Robots Eat Cars

April 9, 2026
A towering robot statue stands amidst bustling traffic on a street in Bangkok, Thailand.
Photo by Optical Chemist on Pexels

Robots on wheels

Modern cars are quietly becoming robots. What once was a chassis, an engine and a fuse box is evolving into centralized compute, zonal controllers, software-defined actuation and unified sensor buses — the same architectural DNA you’d find in a Boston Dynamics humanoid. It has been reported that Tesla confirmed Model S and Model X production has ended, with roughly 600 cars left in inventory, and that Fremont production lines are being repurposed to build Optimus humanoid robots — allegedly targeting mass production numbers (reports cite one million units per year at $20,000 each and public sales beginning in 2027). Tesla is also reportedly moving on a large actuator order and building a dedicated Optimus facility at Giga Texas; these are big bets that factories shouldered by decades of carmaking can flip to walking machines.

The wiring tells the tale

You don’t need to take the company line to see the shift; open a Tesla and the story is under the skin. Ford’s Jim Farley said his engineers “had prejudice,” until they saw a teardown: the Mach‑E harness was 70 pounds heavier and 1.6 kilometers longer than Tesla’s. The Cybertruck pushed that further — 155 wires instead of a traditional 400–500 — by moving to 48‑volt zones, Ethernet in place of CAN, and local zone controllers instead of central routing. S&P Global estimates Tesla holds roughly a five‑year lead in this electrical/electronic architecture. And yes, competitors are catching up: Ford’s next Universal Electric Vehicle platform adopts 48V zonal architecture, with five in‑house zone controllers and a wiring harness reportedly 1.2 kilometers shorter — the first $30,000 electric pickup is slated for 2027.

Suppliers race and what’s next

The supply chain is already reshuffling.
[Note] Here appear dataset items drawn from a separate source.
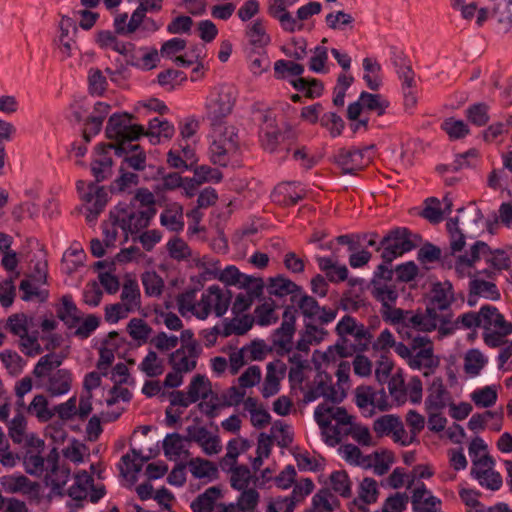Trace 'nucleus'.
<instances>
[{
  "label": "nucleus",
  "instance_id": "20e7f679",
  "mask_svg": "<svg viewBox=\"0 0 512 512\" xmlns=\"http://www.w3.org/2000/svg\"><path fill=\"white\" fill-rule=\"evenodd\" d=\"M156 209H140L136 204H119L115 211H110L113 225L119 226L126 234H135L146 228L150 220L155 216Z\"/></svg>",
  "mask_w": 512,
  "mask_h": 512
},
{
  "label": "nucleus",
  "instance_id": "6ab92c4d",
  "mask_svg": "<svg viewBox=\"0 0 512 512\" xmlns=\"http://www.w3.org/2000/svg\"><path fill=\"white\" fill-rule=\"evenodd\" d=\"M314 483L310 478H305L294 485L289 496L276 497V503L286 504L284 512H294L297 504L301 503L314 490Z\"/></svg>",
  "mask_w": 512,
  "mask_h": 512
},
{
  "label": "nucleus",
  "instance_id": "58836bf2",
  "mask_svg": "<svg viewBox=\"0 0 512 512\" xmlns=\"http://www.w3.org/2000/svg\"><path fill=\"white\" fill-rule=\"evenodd\" d=\"M359 98L365 110L374 111L378 116L384 115L386 113V109L390 105L389 101L381 94H372L362 91Z\"/></svg>",
  "mask_w": 512,
  "mask_h": 512
},
{
  "label": "nucleus",
  "instance_id": "052dcab7",
  "mask_svg": "<svg viewBox=\"0 0 512 512\" xmlns=\"http://www.w3.org/2000/svg\"><path fill=\"white\" fill-rule=\"evenodd\" d=\"M197 289H188L177 296L178 311L182 316L191 312L194 316L198 311V303H195Z\"/></svg>",
  "mask_w": 512,
  "mask_h": 512
},
{
  "label": "nucleus",
  "instance_id": "c9c22d12",
  "mask_svg": "<svg viewBox=\"0 0 512 512\" xmlns=\"http://www.w3.org/2000/svg\"><path fill=\"white\" fill-rule=\"evenodd\" d=\"M220 494L221 491L219 488L215 486L209 487L191 502V510L193 512H212Z\"/></svg>",
  "mask_w": 512,
  "mask_h": 512
},
{
  "label": "nucleus",
  "instance_id": "a211bd4d",
  "mask_svg": "<svg viewBox=\"0 0 512 512\" xmlns=\"http://www.w3.org/2000/svg\"><path fill=\"white\" fill-rule=\"evenodd\" d=\"M449 400L450 393L445 388L442 378H434L425 399L426 411H441L446 407Z\"/></svg>",
  "mask_w": 512,
  "mask_h": 512
},
{
  "label": "nucleus",
  "instance_id": "4d7b16f0",
  "mask_svg": "<svg viewBox=\"0 0 512 512\" xmlns=\"http://www.w3.org/2000/svg\"><path fill=\"white\" fill-rule=\"evenodd\" d=\"M173 370H178L182 373L190 372L196 368V360H189L184 348H179L171 353L169 358Z\"/></svg>",
  "mask_w": 512,
  "mask_h": 512
},
{
  "label": "nucleus",
  "instance_id": "1a4fd4ad",
  "mask_svg": "<svg viewBox=\"0 0 512 512\" xmlns=\"http://www.w3.org/2000/svg\"><path fill=\"white\" fill-rule=\"evenodd\" d=\"M296 312L297 310L293 306H287L282 314L280 327L275 329L271 335L273 347L279 355L292 351V340L296 332Z\"/></svg>",
  "mask_w": 512,
  "mask_h": 512
},
{
  "label": "nucleus",
  "instance_id": "a18cd8bd",
  "mask_svg": "<svg viewBox=\"0 0 512 512\" xmlns=\"http://www.w3.org/2000/svg\"><path fill=\"white\" fill-rule=\"evenodd\" d=\"M121 300L127 310L133 311L140 306V290L135 280H127L122 289Z\"/></svg>",
  "mask_w": 512,
  "mask_h": 512
},
{
  "label": "nucleus",
  "instance_id": "ddd939ff",
  "mask_svg": "<svg viewBox=\"0 0 512 512\" xmlns=\"http://www.w3.org/2000/svg\"><path fill=\"white\" fill-rule=\"evenodd\" d=\"M369 148H340L334 155L335 163L345 174H355L365 166L364 156Z\"/></svg>",
  "mask_w": 512,
  "mask_h": 512
},
{
  "label": "nucleus",
  "instance_id": "603ef678",
  "mask_svg": "<svg viewBox=\"0 0 512 512\" xmlns=\"http://www.w3.org/2000/svg\"><path fill=\"white\" fill-rule=\"evenodd\" d=\"M0 359L13 376L19 375L25 365L24 359L17 352L8 349L0 353Z\"/></svg>",
  "mask_w": 512,
  "mask_h": 512
},
{
  "label": "nucleus",
  "instance_id": "0eeeda50",
  "mask_svg": "<svg viewBox=\"0 0 512 512\" xmlns=\"http://www.w3.org/2000/svg\"><path fill=\"white\" fill-rule=\"evenodd\" d=\"M212 383L204 374H196L192 377L187 392L180 390L172 391L169 394L171 406L189 407L191 404L198 402L200 399H208L211 393Z\"/></svg>",
  "mask_w": 512,
  "mask_h": 512
},
{
  "label": "nucleus",
  "instance_id": "9b49d317",
  "mask_svg": "<svg viewBox=\"0 0 512 512\" xmlns=\"http://www.w3.org/2000/svg\"><path fill=\"white\" fill-rule=\"evenodd\" d=\"M235 100L231 92L221 91L206 103V116L212 126L220 125L232 111Z\"/></svg>",
  "mask_w": 512,
  "mask_h": 512
},
{
  "label": "nucleus",
  "instance_id": "5701e85b",
  "mask_svg": "<svg viewBox=\"0 0 512 512\" xmlns=\"http://www.w3.org/2000/svg\"><path fill=\"white\" fill-rule=\"evenodd\" d=\"M93 477L85 470L78 472L74 477V484L67 494L74 500L76 508L83 507V501L88 497L89 487H92Z\"/></svg>",
  "mask_w": 512,
  "mask_h": 512
},
{
  "label": "nucleus",
  "instance_id": "49530a36",
  "mask_svg": "<svg viewBox=\"0 0 512 512\" xmlns=\"http://www.w3.org/2000/svg\"><path fill=\"white\" fill-rule=\"evenodd\" d=\"M136 139H119L114 143H100V149L102 151L111 149L114 150L115 155L118 157H125L126 155L135 153L143 149L139 144H133L132 142Z\"/></svg>",
  "mask_w": 512,
  "mask_h": 512
},
{
  "label": "nucleus",
  "instance_id": "4c0bfd02",
  "mask_svg": "<svg viewBox=\"0 0 512 512\" xmlns=\"http://www.w3.org/2000/svg\"><path fill=\"white\" fill-rule=\"evenodd\" d=\"M238 498L237 506L241 512H254L258 502L259 493L255 489H244ZM236 508L233 505L223 507L221 512H235Z\"/></svg>",
  "mask_w": 512,
  "mask_h": 512
},
{
  "label": "nucleus",
  "instance_id": "9d476101",
  "mask_svg": "<svg viewBox=\"0 0 512 512\" xmlns=\"http://www.w3.org/2000/svg\"><path fill=\"white\" fill-rule=\"evenodd\" d=\"M495 460L489 454H484L472 460L470 475L478 483L489 490L497 491L502 487L503 480L499 472L494 470Z\"/></svg>",
  "mask_w": 512,
  "mask_h": 512
},
{
  "label": "nucleus",
  "instance_id": "393cba45",
  "mask_svg": "<svg viewBox=\"0 0 512 512\" xmlns=\"http://www.w3.org/2000/svg\"><path fill=\"white\" fill-rule=\"evenodd\" d=\"M97 157L91 162V173L95 178V182H102L112 175L113 160L108 150L102 151L100 144L95 147Z\"/></svg>",
  "mask_w": 512,
  "mask_h": 512
},
{
  "label": "nucleus",
  "instance_id": "c756f323",
  "mask_svg": "<svg viewBox=\"0 0 512 512\" xmlns=\"http://www.w3.org/2000/svg\"><path fill=\"white\" fill-rule=\"evenodd\" d=\"M72 376L67 369H58L48 379L47 391L51 396L66 394L71 388Z\"/></svg>",
  "mask_w": 512,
Hyundai Mobis said it will supply actuators — which can account for more than 60% of a humanoid robot’s material cost — for Boston Dynamics’ Atlas. It has been reported that Boston Dynamics then requested additional components (grippers, sensors, controllers and batteries), with Atlas GM Zack Jackowski noting that tapping automotive cost structures offers scale potential. Mobis is reportedly weighing a U.S. factory to support this shift. Translation: car suppliers aren’t just selling parts to automakers anymore; they’re pivoting to power walking robots, factory arms and whatever comes next. So — is this the end of the car as we knew it, or just the start of vehicles joining the robot economy? Either way, the smell of motor oil will be mixed with servo grease for a long time to come.